#### Task prompt
Write out every record below exactly as it appears.

=====

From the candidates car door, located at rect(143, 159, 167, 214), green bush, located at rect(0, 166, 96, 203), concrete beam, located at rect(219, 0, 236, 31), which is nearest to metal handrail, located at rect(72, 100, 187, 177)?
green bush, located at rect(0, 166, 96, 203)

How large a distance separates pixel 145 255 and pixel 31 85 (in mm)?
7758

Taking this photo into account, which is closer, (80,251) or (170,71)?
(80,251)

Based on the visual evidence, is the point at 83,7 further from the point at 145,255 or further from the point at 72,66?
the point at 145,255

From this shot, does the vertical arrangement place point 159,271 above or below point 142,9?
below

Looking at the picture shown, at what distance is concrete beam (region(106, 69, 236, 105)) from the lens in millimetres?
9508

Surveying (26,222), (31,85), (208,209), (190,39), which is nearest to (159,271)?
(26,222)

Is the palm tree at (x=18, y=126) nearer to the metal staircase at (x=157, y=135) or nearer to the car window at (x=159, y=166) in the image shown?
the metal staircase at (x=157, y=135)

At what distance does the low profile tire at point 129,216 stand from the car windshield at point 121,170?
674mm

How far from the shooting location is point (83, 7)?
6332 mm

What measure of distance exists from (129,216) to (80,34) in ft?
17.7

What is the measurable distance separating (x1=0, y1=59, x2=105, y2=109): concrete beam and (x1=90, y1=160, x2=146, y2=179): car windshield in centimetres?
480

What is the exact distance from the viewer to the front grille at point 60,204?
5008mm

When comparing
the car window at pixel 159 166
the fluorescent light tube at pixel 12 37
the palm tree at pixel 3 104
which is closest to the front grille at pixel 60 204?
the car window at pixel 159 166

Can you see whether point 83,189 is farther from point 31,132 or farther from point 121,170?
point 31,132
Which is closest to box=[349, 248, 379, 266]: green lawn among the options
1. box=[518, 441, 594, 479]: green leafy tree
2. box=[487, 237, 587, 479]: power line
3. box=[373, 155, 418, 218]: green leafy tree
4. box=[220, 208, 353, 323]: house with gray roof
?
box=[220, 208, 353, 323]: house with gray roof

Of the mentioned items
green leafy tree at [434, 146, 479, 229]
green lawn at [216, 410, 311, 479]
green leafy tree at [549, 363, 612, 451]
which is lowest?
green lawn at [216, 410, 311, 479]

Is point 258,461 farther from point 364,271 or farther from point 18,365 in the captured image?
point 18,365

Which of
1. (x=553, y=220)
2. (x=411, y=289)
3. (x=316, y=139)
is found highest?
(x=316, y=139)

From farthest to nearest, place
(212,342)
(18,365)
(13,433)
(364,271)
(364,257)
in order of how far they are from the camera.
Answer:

=====

#### The completed task
From the candidates car door, located at rect(143, 159, 167, 214), green bush, located at rect(0, 166, 96, 203), concrete beam, located at rect(219, 0, 236, 31), which is nearest to metal handrail, located at rect(72, 100, 187, 177)?
green bush, located at rect(0, 166, 96, 203)

How large a distance separates pixel 145 255 and pixel 31 85 (in mm)?
7758

Taking this photo into account, which is closer, (80,251) or (170,71)?
(80,251)

Based on the visual evidence, is the point at 83,7 further from the point at 145,255 or further from the point at 72,66?
the point at 145,255

From this shot, does the vertical arrangement place point 159,271 above or below point 142,9?
below

Looking at the picture shown, at what distance is concrete beam (region(106, 69, 236, 105)) from the lens in millimetres?
9508

Surveying (26,222), (31,85), (208,209), (190,39), which is nearest to (159,271)?
(26,222)

Is the palm tree at (x=18, y=126) nearer to the metal staircase at (x=157, y=135) or nearer to the car window at (x=159, y=166) in the image shown?
the metal staircase at (x=157, y=135)

At what distance does the low profile tire at point 129,216 stand from the car windshield at point 121,170?
674mm

How far from the shooting location is point (83, 7)?
6332 mm

What measure of distance exists from (129,216) to (80,34) in ft?
17.7

What is the measurable distance separating (x1=0, y1=59, x2=105, y2=109): concrete beam and (x1=90, y1=160, x2=146, y2=179): car windshield in centimetres?
480

What is the exact distance from the viewer to the front grille at point 60,204?
5008mm

When comparing
the car window at pixel 159 166
the fluorescent light tube at pixel 12 37
the palm tree at pixel 3 104
which is closest to the front grille at pixel 60 204?
the car window at pixel 159 166

Can you see whether point 83,189 is farther from point 31,132 or farther from point 121,170?
point 31,132
Which is closest to box=[349, 248, 379, 266]: green lawn among the options
1. box=[518, 441, 594, 479]: green leafy tree
2. box=[487, 237, 587, 479]: power line
3. box=[373, 155, 418, 218]: green leafy tree
4. box=[220, 208, 353, 323]: house with gray roof
?
box=[220, 208, 353, 323]: house with gray roof

Of the mentioned items
green leafy tree at [434, 146, 479, 229]
green lawn at [216, 410, 311, 479]
green leafy tree at [549, 363, 612, 451]
which is lowest?
green lawn at [216, 410, 311, 479]

Is point 258,461 farther from point 364,271 or farther from point 18,365 in the captured image?
point 18,365

Which of
1. (x=553, y=220)
2. (x=411, y=289)
3. (x=316, y=139)
is found highest?
(x=316, y=139)

From farthest to nearest, place
(212,342)
(18,365)
(13,433)
(364,271)
(364,257)
in order of how far they are from the camera.
Answer:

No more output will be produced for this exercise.